### Trecho para leitura
# # # # #

Sinal inequívoco nessa direção é o fechamento de quase 700
agencias do Banco do Brasil e da Caixa Econômica Federal e a devolução de R$
100 bilhões do BNDES para o Tesouro, que serão inteiramente direcionados para a
dívida publica.
Essas duas medidas significam REDUZIR o papel dos bancos
públicos em um momento em que eles são mais essenciais para sair da recessão.
Tirar recursos do BNDES significa menos investimentos na economia. Fechar
agências do Banco do Brasil em locais valiosos como em Fóruns (15 agencias)
significa reduzir sua base de captação de depósitos e portanto sua capacidade
de emprestar, tudo favorecendo o sistema privado, que vai obviamente suprir os
Fóruns e Tribunais com suas agências e em detrimento do sistema público de
crédito.
Todas as essas providências não são uma política, mas são um
roteiro para diminuir o papel essencial do Estado no crescimento, que na
História do Brasil sempre foi o maior agente de desenvolvimento e isso não
mudará porque é parte da formação do País. Ao reduzir o papel do Estado está se
condenando o Brasil a não crescer, ao contrário, a regredir a condições
inferiores de economia primitiva sem fontes de sobrevivência para dezenas de
milhões de família, é o que os números mês a mês estão demonstrando. A cada
período cai o emprego e fecham empresas em um círculo vicioso onde o desemprego
e a falência de hoje são o motor de mais desempregos e mais falências no ano
próximo. Não há NENHUM fator nesse roteiro que indique algum indutor de
crescimento na economia.

# # # # #

### Informações fornecidas
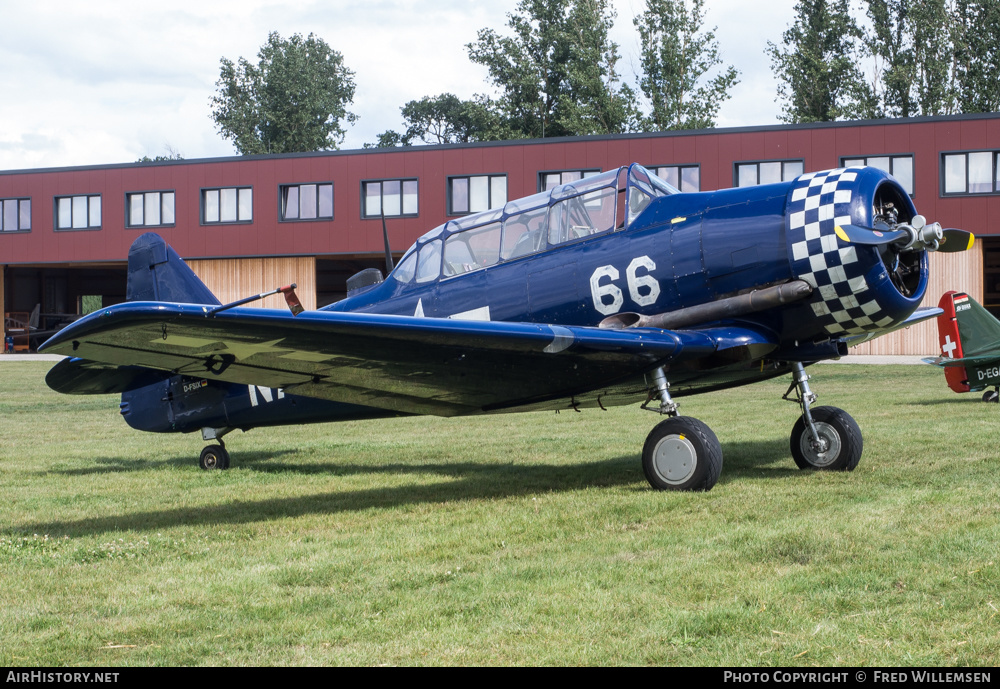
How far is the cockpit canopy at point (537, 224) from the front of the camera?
25.4 ft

# # # # #

### Tarefa a cumprir
Dê continuidade ao texto sobre a redução do papel dos bancos públicos, começando logo após a última frase apresentada.

### Resposta do exercício
Poucas vezes na História Econômica do Brasil se viu tal erro
de diagnóstico e consequente erro de tratamento na economia do País. Períodos
sim ocorreram de males difíceis como as altas inflações de certos períodos, mas
os que cuidavam da economia tinham pleno domínio dos fatores e operavam dentro
das possibilidades do terreno, não praticavam políticas econômicas de engano e
desfoque como hoje, verdadeiros roteiros para o desastre.